Quando uma grande empresa precisa de recursos para construir uma usina, expandir uma rede de lojas ou alongar suas dívidas, ela tem basicamente dois caminhos: pegar um empréstimo bancário ou recorrer diretamente aos investidores. As debêntures são o principal instrumento desse segundo caminho — e, para o investidor, representam uma das formas mais relevantes de acessar o crédito privado com potencial de rentabilidade superior à dos títulos públicos. Neste artigo, vamos detalhar o que são debêntures, como funcionam, quais são seus tipos, os riscos envolvidos e a vantagem tributária das debêntures incentivadas.

Este artigo aprofunda um instrumento que já apresentamos de forma geral no texto sobre o que é crédito privado. Se você ainda não o leu, ele oferece o panorama completo da classe de ativos da qual as debêntures fazem parte.

O que são debêntures

Debênture é um título de dívida de médio e longo prazo emitido por sociedades por ações (S.A.) para captar recursos junto aos investidores. Na prática, ao comprar uma debênture, você está emprestando dinheiro diretamente à empresa emissora, que se compromete a devolver o valor aplicado, acrescido de juros, segundo as condições definidas no momento da emissão.

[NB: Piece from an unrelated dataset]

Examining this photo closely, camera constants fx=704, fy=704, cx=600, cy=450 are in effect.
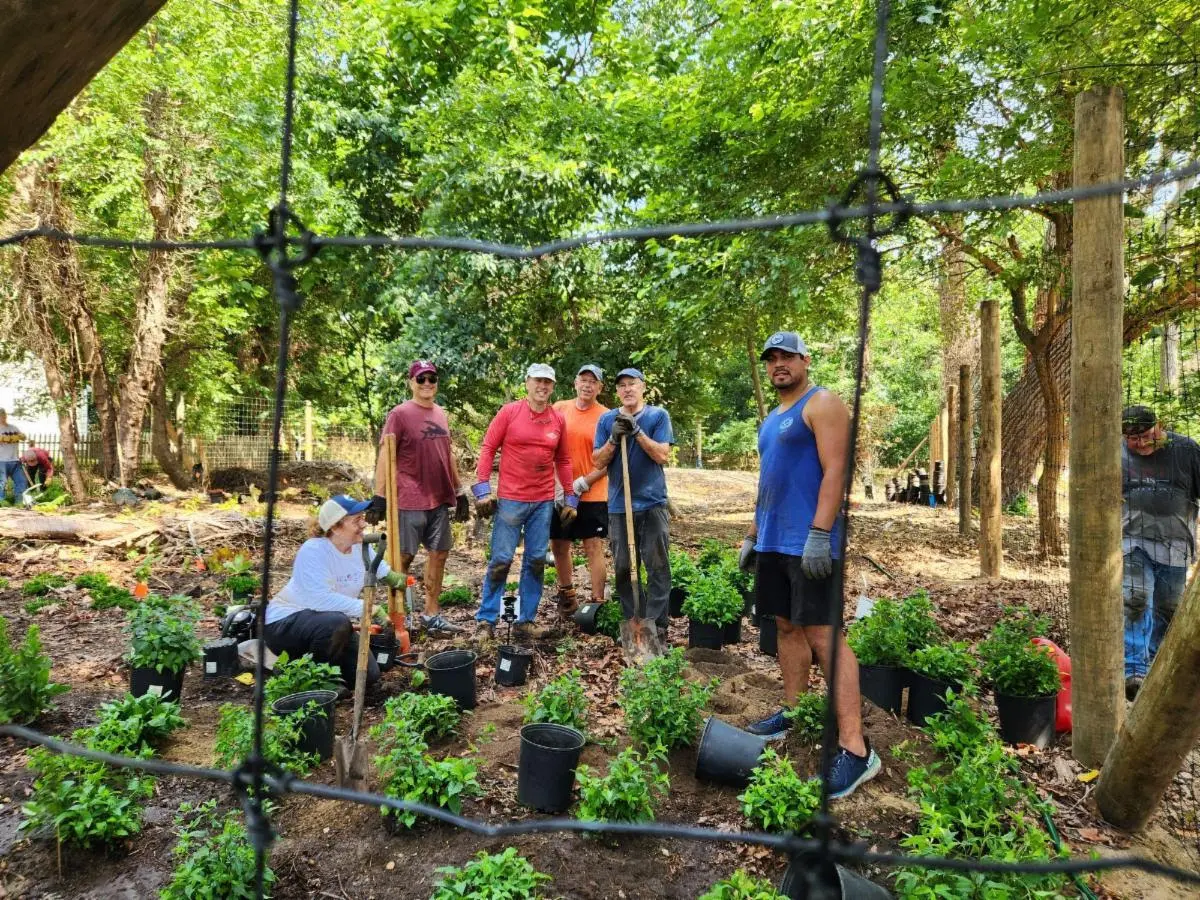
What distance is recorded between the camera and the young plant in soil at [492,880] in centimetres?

É importante diferenciar a debênture da ação. Quem compra uma ação torna-se sócio da empresa, com direito a participar dos lucros e a votar em assembleias, mas sem garantia de retorno. Quem compra uma debênture torna-se credor da empresa: tem direito a receber os juros e o principal acordados, independentemente de a companhia ter lucro ou prejuízo, e tem preferência sobre os acionistas em caso de liquidação. Por isso, a debênture é um instrumento de renda fixa, ainda que mais arrojado do que um título público.

Como funcionam na prática

Toda emissão de debêntures é regida por um documento chamado escritura de emissão, que define todas as regras do título: valor, prazo, forma de remuneração, garantias, cláusulas de proteção (os chamados covenants) e as condições de vencimento antecipado. É a leitura desse documento que permite ao investidor entender exatamente o que está comprando.

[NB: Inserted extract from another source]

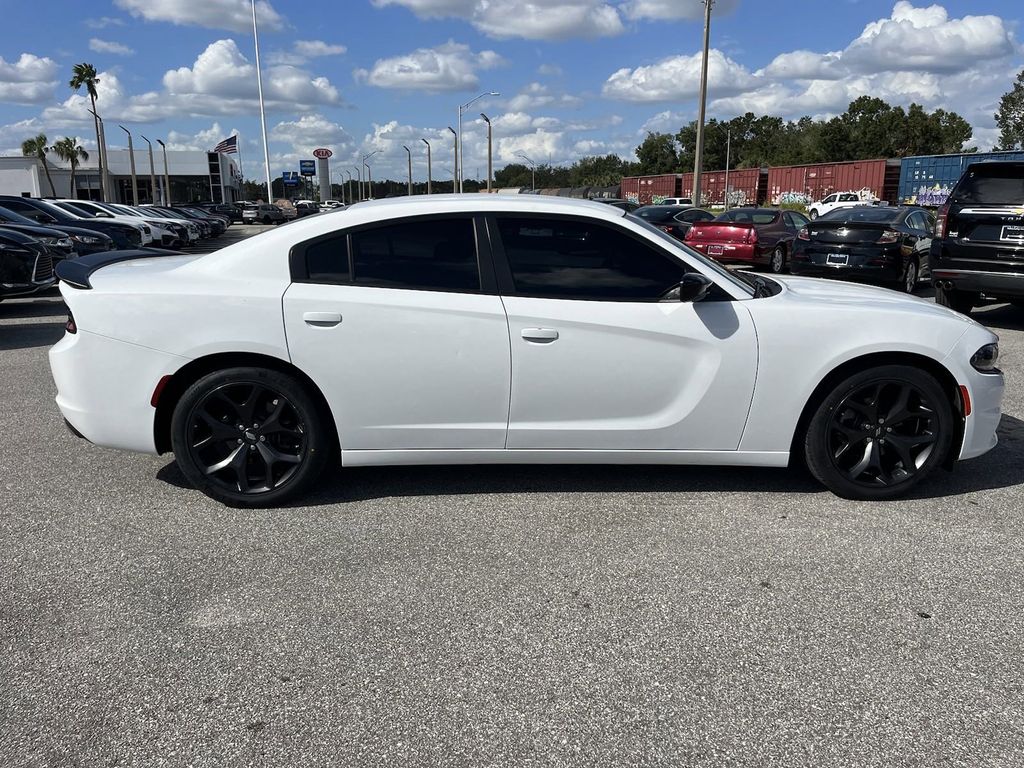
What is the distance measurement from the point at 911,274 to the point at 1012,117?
285 feet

Para zelar pelos interesses dos investidores, a emissão conta com um agente fiduciário — geralmente uma instituição independente —, responsável por fiscalizar o cumprimento das obrigações pela empresa e por agir em nome dos debenturistas caso algo saia do combinado, como o descumprimento de um covenant. Trata-se de uma camada importante de proteção, ausente em um empréstimo bancário tradicional.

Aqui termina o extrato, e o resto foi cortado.